Linux command: How to 'find' only text files?
After a few searches from Google, what I come up with is:
find my_folder -type f -exec grep -l "needle text" {} \; -exec file {} \; | grep text
which is very unhandy and outputs unneeded texts such as mime type information. Any better solutions? I have lots of images and other binary files in the same folder with a lot of text files that I need to search through.
Solution 1:
I know this is an old thread, but I stumbled across it and thought I'd share my method which I have found to be a very fast way to use find
to find only non-binary files:
find . -type f -exec grep -Iq . {} \; -print
The -I
option to grep tells it to immediately ignore binary files and the .
option along with the -q
will make it immediately match text files so it goes very fast. You can change the -print
to a -print0
for piping into an xargs -0
or something if you are concerned about spaces (thanks for the tip, @lucas.werkmeister!)

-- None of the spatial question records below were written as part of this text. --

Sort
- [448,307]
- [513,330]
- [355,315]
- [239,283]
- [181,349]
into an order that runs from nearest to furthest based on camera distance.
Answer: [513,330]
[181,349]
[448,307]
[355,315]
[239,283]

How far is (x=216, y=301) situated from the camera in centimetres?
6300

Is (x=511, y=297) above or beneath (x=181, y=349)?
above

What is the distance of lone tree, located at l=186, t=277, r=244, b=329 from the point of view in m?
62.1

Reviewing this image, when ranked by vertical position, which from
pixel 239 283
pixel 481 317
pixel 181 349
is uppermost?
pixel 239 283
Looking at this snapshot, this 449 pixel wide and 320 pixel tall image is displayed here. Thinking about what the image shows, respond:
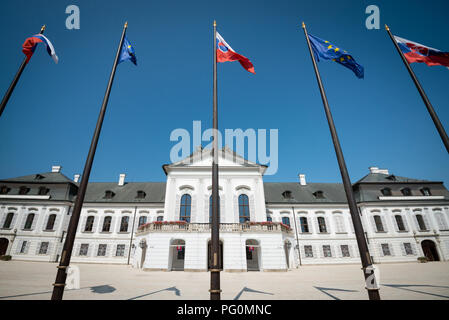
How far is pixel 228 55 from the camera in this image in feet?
25.6

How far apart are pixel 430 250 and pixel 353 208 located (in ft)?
107

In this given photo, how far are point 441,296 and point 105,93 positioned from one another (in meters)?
13.1

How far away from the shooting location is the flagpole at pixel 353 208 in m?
4.90

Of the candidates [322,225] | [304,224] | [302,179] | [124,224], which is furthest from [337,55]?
[124,224]

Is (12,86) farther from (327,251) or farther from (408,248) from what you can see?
(408,248)

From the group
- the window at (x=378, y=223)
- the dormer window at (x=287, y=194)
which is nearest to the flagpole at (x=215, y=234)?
the dormer window at (x=287, y=194)

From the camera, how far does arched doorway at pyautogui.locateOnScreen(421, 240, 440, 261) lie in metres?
26.8

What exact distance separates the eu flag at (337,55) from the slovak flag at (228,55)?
9.02ft

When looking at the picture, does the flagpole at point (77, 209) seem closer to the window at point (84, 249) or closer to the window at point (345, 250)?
the window at point (84, 249)

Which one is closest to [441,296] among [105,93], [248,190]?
[105,93]

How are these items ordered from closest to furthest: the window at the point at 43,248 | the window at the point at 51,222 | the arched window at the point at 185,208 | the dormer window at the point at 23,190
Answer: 1. the arched window at the point at 185,208
2. the window at the point at 43,248
3. the window at the point at 51,222
4. the dormer window at the point at 23,190

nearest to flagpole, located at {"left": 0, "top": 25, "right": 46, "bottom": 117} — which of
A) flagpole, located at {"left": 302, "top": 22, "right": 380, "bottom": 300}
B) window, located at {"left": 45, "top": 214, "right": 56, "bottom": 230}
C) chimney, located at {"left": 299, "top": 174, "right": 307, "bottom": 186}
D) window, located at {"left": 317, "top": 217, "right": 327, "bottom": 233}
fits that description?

Also the first dot is only necessary for certain BSD versions of find
such as on OS X, but it doesn't hurt anything just having it there all the time if you want to put this in an alias or something.

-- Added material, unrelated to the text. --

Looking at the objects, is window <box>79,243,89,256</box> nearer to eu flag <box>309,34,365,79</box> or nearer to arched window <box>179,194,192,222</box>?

EDIT: As @ruslan correctly pointed out, the -and
can be omitted since it is implied.
Solution 2:
Based on this SO question :
grep -rIl "needle text" my_folder
Solution 3:
Why is it unhandy? If you need to use it often, and don't want to type it every time just define a bash function for it:
function findTextInAsciiFiles {
# usage: findTextInAsciiFiles DIRECTORY NEEDLE_TEXT
find "$1" -type f -exec grep -l "$2" {} \; -exec file {} \; | grep text
}
put it in your .bashrc
and then just run:
findTextInAsciiFiles your_folder "needle text"
whenever you want.
EDIT to reflect OP's edit:
if you want to cut out mime informations you could just add a further stage to the pipeline that filters out mime informations. This should do the trick, by taking only what comes before :
: cut -d':' -f1
:
function findTextInAsciiFiles {
# usage: findTextInAsciiFiles DIRECTORY NEEDLE_TEXT
find "$1" -type f -exec grep -l "$2" {} \; -exec file {} \; | grep text | cut -d ':' -f1
}
Solution 4:
find . -type f -print0 | xargs -0 file | grep -P text | cut -d: -f1 | xargs grep -Pil "search"
This is unfortunately not space save. Putting this into bash script makes it a bit easier.
This is space safe:
#!/bin/bash
#if [ ! "$1" ] ; then
echo "Usage: $0 <search>";
exit
fi
find . -type f -print0 \
| xargs -0 file \
| grep -P text \
| cut -d: -f1 \
| xargs -i% grep -Pil "$1" "%"